Raw data:
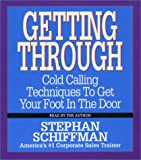 img - for Getting Through: Cold Calling Techniques To Get Your Foot In The Door book / textbook / text book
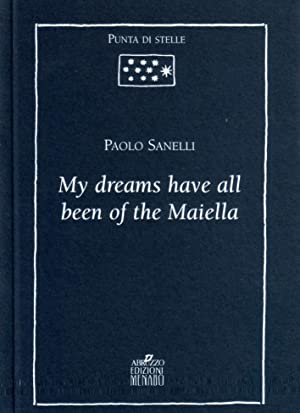 My dreams have all been of the Maiella. Thoughts and memories of an Abruzzan shepherd collected.: ...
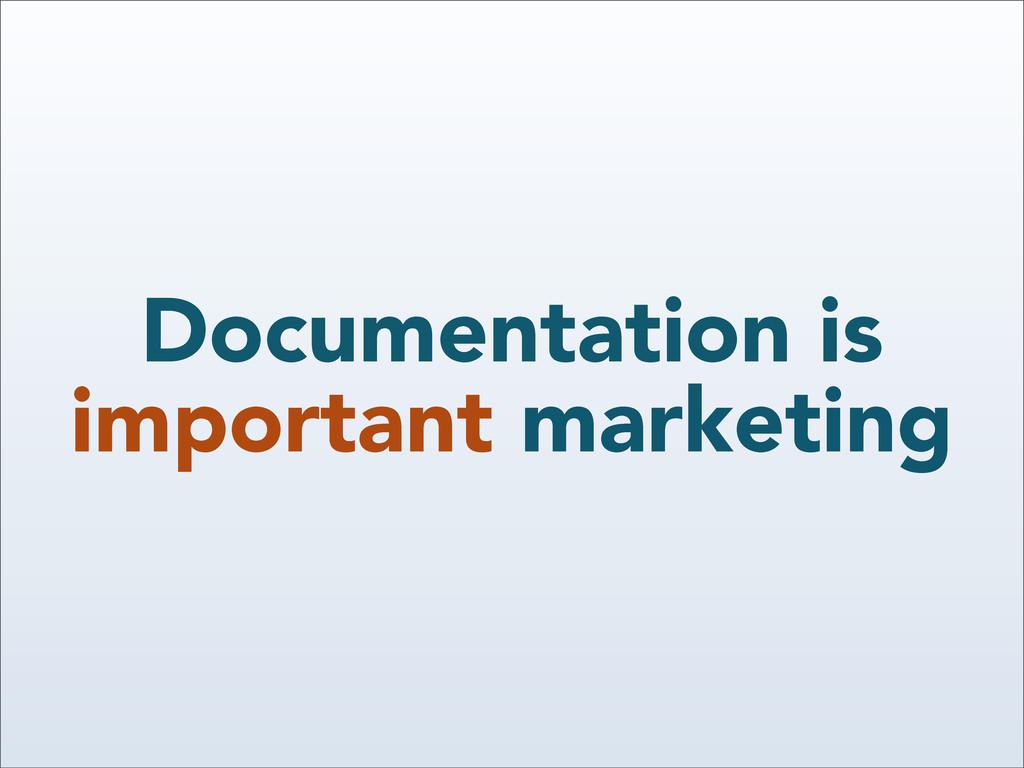 Documentation is important marketing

What is needed:
Skip the pictures and write out exactly the lines from the line containing "My dreams have" through the end of the listing above.

Written answer:
 My dreams have all been of the Maiella. Thoughts and memories of an Abruzzan shepherd collected.: ...
 Documentation is important marketing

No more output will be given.